An initial diagnosis if Multiple Sclerosis is commonly the RRMS type. RRMS Multiple Sclerosis is the type of MS that seems to be most responsive to current medications on the market. Patients who are experiencing the relapsing-remitting form of MS will have symptoms that come and go. A remission occurs when the symptoms disappear and a relapse is signified by their return. During a remission, many patients are able to either partially or fully recover from any damage caused by the symptoms. As long as the symptoms continue to come and go and the disease doesn’t progress, Relapsing-Remitting MS hasn’t evolved into one of the more progressive forms of Multiple Sclerosis.

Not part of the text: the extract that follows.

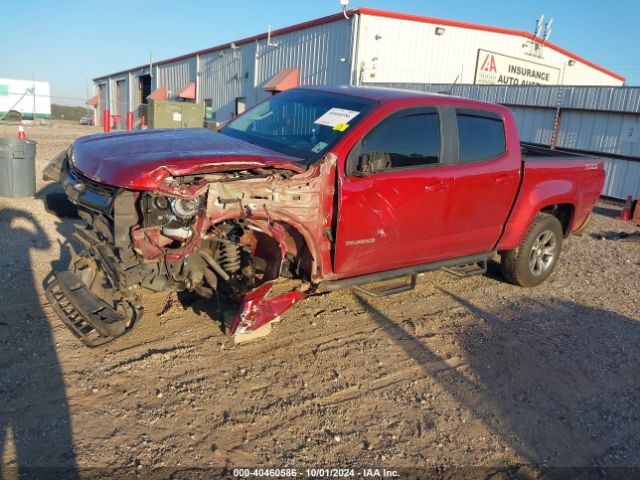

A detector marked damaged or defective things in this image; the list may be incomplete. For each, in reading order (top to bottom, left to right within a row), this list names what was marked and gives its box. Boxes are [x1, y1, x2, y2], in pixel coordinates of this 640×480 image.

crumpled hood [71, 128, 306, 190]
damaged front end [43, 148, 336, 346]
detached front bumper [45, 270, 131, 344]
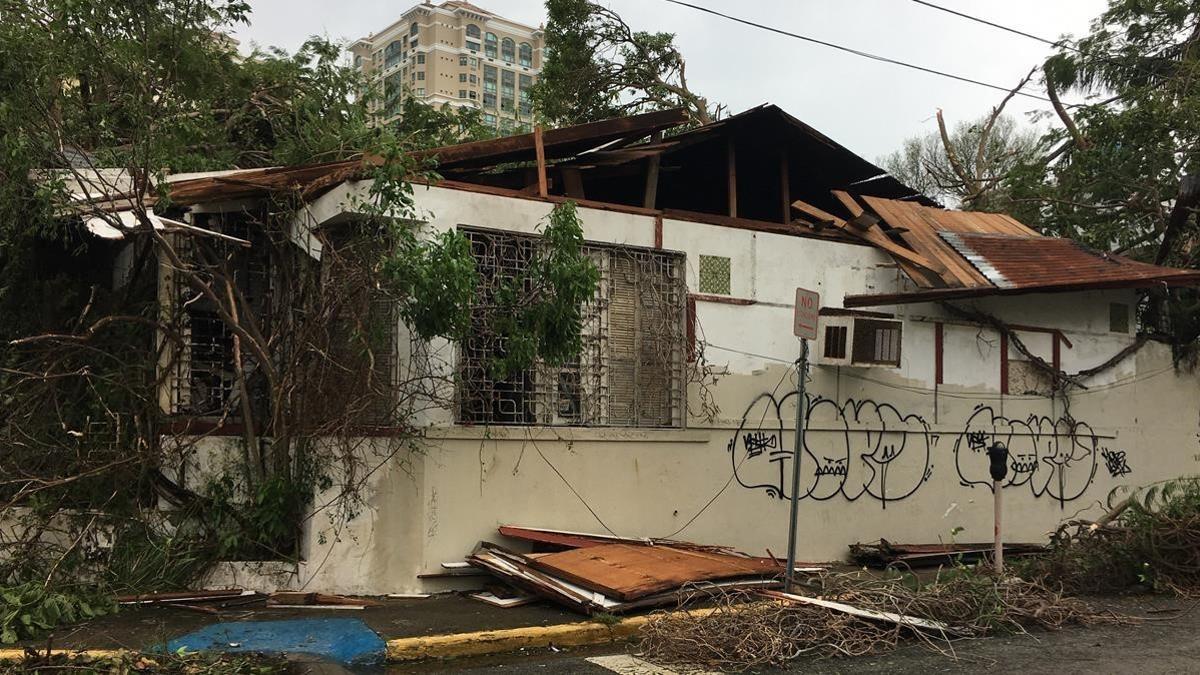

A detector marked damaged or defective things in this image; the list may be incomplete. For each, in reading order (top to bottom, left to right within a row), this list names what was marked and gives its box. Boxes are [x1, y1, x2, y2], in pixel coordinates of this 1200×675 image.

No simple diagnosis tactic occurs as of yet for any type of MS. The doctor will need to find out a complete medical history. Details about the symptoms are necessary to find out if they have increased in severity or numbers, when they first occurred, how long they’ve been present, and how long the time period is between each flare-up.

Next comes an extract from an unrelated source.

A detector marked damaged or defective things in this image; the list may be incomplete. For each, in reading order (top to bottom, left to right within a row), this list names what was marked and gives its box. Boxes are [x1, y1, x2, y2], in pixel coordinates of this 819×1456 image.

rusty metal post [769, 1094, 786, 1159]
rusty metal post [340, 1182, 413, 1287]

Blood is drawn to check for signs of other diseases, such as Lyme disease or HIV. Cerebrospinal fluid is collected to check for antibodies present in it. When the immune system attacks nerve cells in the brain and spinal cord, certain antibodies are created. However, there are a number of diseases which also cause the spinal fluid to contain antibodies. Most diagnoses for MS are used to rule out other diseases and to narrow the results down to a particular type of Multiple Sclerosis.

An MRI is used to detect active lesions on the brain and spinal cord, but these will only be visible if inflammation is present during the MRI. If symptoms have gone into remission, there may not be any signs of MS on the scan. Occasionally, old scars or lesions can be seen in a scan and doctors can get an idea of how long the disease has been going on.


RRMS Symptoms


Symptoms of Relapsing Remitting MS can range from mild to severe and they might manifest and subside for years at a time. Pain of the lower extremities, weakness in arms and legs, fatigue, numbness, tingling, blurred vision, slurred speech, partial paralysis, and up to a total of around 50 symptoms can occur. The coming and going pattern of symptoms is what gives RR Multiple Sclerosis it’s very own category.


RRMS Treatment


Disease-modifying medications seem to work well for people with Relapsing Remitting MS. Recovering from a relapse is made easier through the use of corticosteroids, plasma exchange, IV immunoglobulin, or adrenocorticotropic hormone. Reducing the number of relapses to extend the amount of time during a remission is possible through the use of mitoxantrone, interferon beta, glatiramer, fingolimod, and natalizumab.

RRMS is manageable through proper diagnosis, knowing what symptoms to look for and knowing how to treat the individual symptoms. RRMS Multiple Sclerosis can evolve into a more progressive form of MS if left unattended.